→ **Reading passage**
OWON HDS2202S vs Rigol DHO804
Head-to-head spec comparison to help you pick the right scope for your bench.
Verdict
It's a Tie
The OWON HDS2202S and Rigol DHO804 are evenly matched — your choice depends on which features matter most to you.
Spec-by-Spec Comparison
| Spec | OWON HDS2202S | Rigol DHO804 |
|---|---|---|
| Bandwidth | 200 MHz | 70 MHz |
| Sample Rate | 1 GSa/s | 1.25 GSa/s |
| Channels | 2 | 4 |
| Memory Depth | 8 Mpts | 25 Mpts |
| Display Size | 3.5" | 7" |
| Weight | 0.5 kg | 3.8 kg |
| Price | $309 | $439 |
| Rating | 7.0/10 | 7.0/10 |
| Protocol Decoder | Yes | Yes |
| Function Gen | Yes | No |
| WiFi | No | Yes |
| Battery | Yes | No |
| Buy on Amazon | Buy on Amazon |
Pros & Cons
OWON HDS2202S
Pros
- 200MHz bandwidth in a handheld form factor — genuinely impressive
- Built-in multimeter and function generator in the same device
- Battery powered — actual field-ready portability
- Protocol decoding for SPI, I2C, and UART out of the box
- Deep memory for a handheld — exceptional for field capture work
Cons
- 3.5-inch screen is uncomfortably small for complex waveform analysis
- Only 2 channels — limits simultaneous signal debugging
- Button interface can feel clunky after using a touchscreen scope
- Around $309, you're close to proven benchtop scope territory — consider your priorities
- OWON's documentation is sparser than Rigol or Siglent
Rigol DHO804
Pros
- 7-inch IPS touchscreen — same display as the DHO924S
- 25Mpt memory depth is solid for extended capture sessions
- Modern, intuitive interface makes learning easy
- 4 channels with protocol decoding (SPI, I2C, UART)
- WiFi connectivity for remote viewing and data export
Cons
- 70MHz bandwidth is the real compromise — limits this scope's ceiling
- No built-in function generator unlike the DHO924S
- 25Mpts memory is half the DHO924S's 50Mpts
- Stepping up to the DHO924S now costs substantially more
Our Verdicts
OWON HDS2202S
The OWON HDS2202S is an impressive piece of kit for field and portable work — 200MHz bandwidth, protocol decoding, a built-in multimeter and function generator, and battery power in a package that fits in a jacket pocket. Around $309, you still need to be honest with yourself about how you'll use it. A little more budget buys you a Rigol DS1054Z with 4 channels and a 7-inch display for bench work. The HDS2202S makes sense if portability is a genuine requirement — automotive diagnostics, field service, under-the-hood debugging — rather than just bench work in a small space. For primary bench use near this price, a benchtop scope is the better tool.
Rigol DHO804
The Rigol DHO804 is the entry point to Rigol's DHO platform, offering the same 7-inch IPS touchscreen experience as the DHO924S with 70MHz bandwidth and 25Mpt memory at $439. For Arduino, basic analog work, and learning, 70MHz is genuinely sufficient — most signals you'll encounter stay well under this limit. The old objection was that the DHO924S cost almost the same; that is no longer true. With the DHO924S now priced like a premium scope, the DHO804 is the modern Rigol touchscreen pick for buyers who want a current interface without jumping near $900.

→ **What is being asked**
In the scope comparison, which scope has a built-in function generator? Rely on nothing but the scope comparison.

(Stored data)

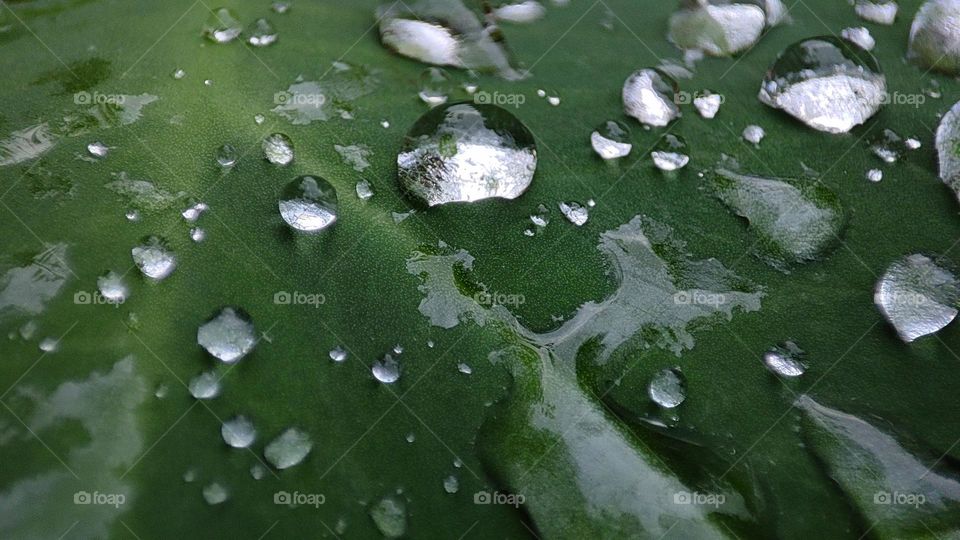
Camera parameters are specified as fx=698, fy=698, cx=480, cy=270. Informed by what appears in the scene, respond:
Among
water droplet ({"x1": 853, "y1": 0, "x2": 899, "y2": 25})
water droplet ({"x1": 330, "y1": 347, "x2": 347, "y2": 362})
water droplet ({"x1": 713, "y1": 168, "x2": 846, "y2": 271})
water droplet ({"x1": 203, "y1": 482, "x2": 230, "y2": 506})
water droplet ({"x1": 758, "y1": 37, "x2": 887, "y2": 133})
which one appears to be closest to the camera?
water droplet ({"x1": 203, "y1": 482, "x2": 230, "y2": 506})

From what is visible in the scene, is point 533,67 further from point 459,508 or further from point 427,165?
point 459,508

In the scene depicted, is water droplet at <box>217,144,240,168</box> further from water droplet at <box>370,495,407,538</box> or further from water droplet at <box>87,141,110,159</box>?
water droplet at <box>370,495,407,538</box>

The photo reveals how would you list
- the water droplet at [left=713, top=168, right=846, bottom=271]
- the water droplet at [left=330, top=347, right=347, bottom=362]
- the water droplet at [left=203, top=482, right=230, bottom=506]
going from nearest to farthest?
1. the water droplet at [left=203, top=482, right=230, bottom=506]
2. the water droplet at [left=330, top=347, right=347, bottom=362]
3. the water droplet at [left=713, top=168, right=846, bottom=271]

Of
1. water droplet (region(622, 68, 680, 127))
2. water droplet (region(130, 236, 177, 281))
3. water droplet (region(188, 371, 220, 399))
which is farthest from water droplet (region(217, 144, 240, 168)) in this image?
water droplet (region(622, 68, 680, 127))

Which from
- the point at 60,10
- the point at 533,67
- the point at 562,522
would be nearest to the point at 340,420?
the point at 562,522

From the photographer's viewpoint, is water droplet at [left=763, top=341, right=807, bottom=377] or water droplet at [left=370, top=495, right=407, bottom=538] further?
water droplet at [left=763, top=341, right=807, bottom=377]

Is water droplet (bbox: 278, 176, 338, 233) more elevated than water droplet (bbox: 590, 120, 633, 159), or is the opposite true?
water droplet (bbox: 590, 120, 633, 159)
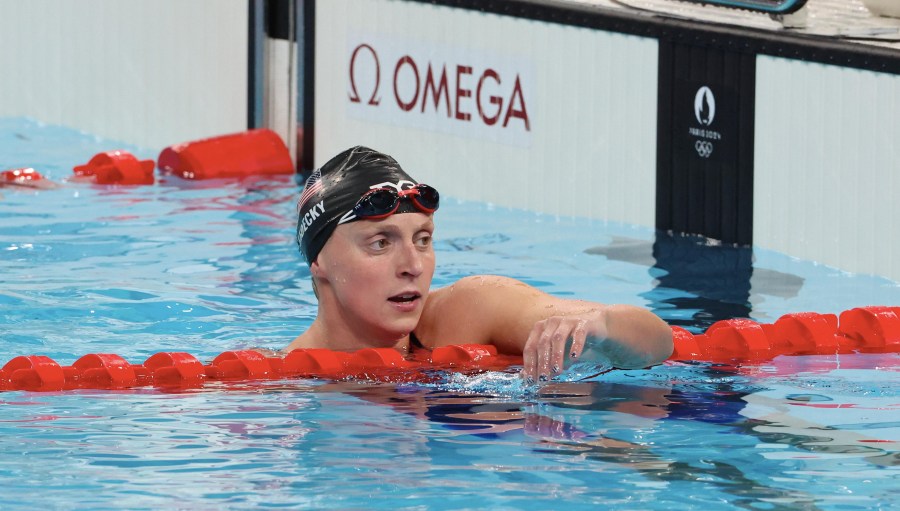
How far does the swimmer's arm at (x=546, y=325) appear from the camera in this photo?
134 inches

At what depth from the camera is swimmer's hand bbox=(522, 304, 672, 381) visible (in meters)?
3.39

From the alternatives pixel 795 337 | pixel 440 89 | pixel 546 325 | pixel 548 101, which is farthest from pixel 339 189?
pixel 440 89

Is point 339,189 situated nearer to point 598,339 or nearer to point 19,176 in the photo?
point 598,339

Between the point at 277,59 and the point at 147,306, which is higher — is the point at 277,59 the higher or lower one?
the higher one

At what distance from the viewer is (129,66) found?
9984mm

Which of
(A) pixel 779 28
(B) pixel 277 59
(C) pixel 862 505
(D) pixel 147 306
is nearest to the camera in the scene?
(C) pixel 862 505

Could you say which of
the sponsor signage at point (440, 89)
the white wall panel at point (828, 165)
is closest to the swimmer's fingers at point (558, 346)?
the white wall panel at point (828, 165)

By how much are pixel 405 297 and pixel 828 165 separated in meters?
2.81

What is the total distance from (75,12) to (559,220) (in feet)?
13.8

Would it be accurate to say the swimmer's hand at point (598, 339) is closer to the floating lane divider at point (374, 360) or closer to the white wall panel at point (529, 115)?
the floating lane divider at point (374, 360)

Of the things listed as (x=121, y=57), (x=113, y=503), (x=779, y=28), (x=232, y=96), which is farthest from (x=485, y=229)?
(x=113, y=503)

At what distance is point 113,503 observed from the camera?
3236 millimetres

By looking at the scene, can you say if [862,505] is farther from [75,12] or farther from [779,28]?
[75,12]

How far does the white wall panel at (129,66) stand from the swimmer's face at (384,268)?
17.7 ft
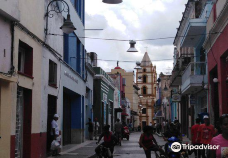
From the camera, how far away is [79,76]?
25.7 metres

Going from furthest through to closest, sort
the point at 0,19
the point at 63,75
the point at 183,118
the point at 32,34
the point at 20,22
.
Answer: the point at 183,118 → the point at 63,75 → the point at 32,34 → the point at 20,22 → the point at 0,19

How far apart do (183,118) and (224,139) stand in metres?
31.9

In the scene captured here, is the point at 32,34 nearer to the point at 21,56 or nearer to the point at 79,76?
the point at 21,56

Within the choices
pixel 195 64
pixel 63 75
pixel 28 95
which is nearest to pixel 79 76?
pixel 63 75

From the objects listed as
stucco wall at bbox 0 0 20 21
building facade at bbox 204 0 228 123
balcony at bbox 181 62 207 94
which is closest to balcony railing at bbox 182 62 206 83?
balcony at bbox 181 62 207 94

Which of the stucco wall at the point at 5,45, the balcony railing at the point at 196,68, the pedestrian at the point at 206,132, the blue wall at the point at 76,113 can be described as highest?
the balcony railing at the point at 196,68

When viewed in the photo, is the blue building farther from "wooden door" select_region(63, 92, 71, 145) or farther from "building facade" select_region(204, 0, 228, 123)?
"building facade" select_region(204, 0, 228, 123)

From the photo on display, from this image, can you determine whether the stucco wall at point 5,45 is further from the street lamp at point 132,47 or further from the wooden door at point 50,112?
the street lamp at point 132,47

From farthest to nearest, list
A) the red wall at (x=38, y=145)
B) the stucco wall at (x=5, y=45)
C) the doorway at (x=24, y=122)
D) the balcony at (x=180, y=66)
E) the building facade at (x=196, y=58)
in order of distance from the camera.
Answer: the balcony at (x=180, y=66) → the building facade at (x=196, y=58) → the red wall at (x=38, y=145) → the doorway at (x=24, y=122) → the stucco wall at (x=5, y=45)

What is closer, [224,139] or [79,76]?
[224,139]

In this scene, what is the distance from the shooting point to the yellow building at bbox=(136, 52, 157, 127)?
112562mm

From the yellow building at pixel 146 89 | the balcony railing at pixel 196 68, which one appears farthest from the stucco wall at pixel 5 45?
the yellow building at pixel 146 89

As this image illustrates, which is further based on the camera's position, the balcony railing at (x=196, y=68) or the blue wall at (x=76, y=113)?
the blue wall at (x=76, y=113)

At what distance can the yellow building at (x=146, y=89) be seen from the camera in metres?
113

→ **Answer to this problem**
The OWON HDS2202S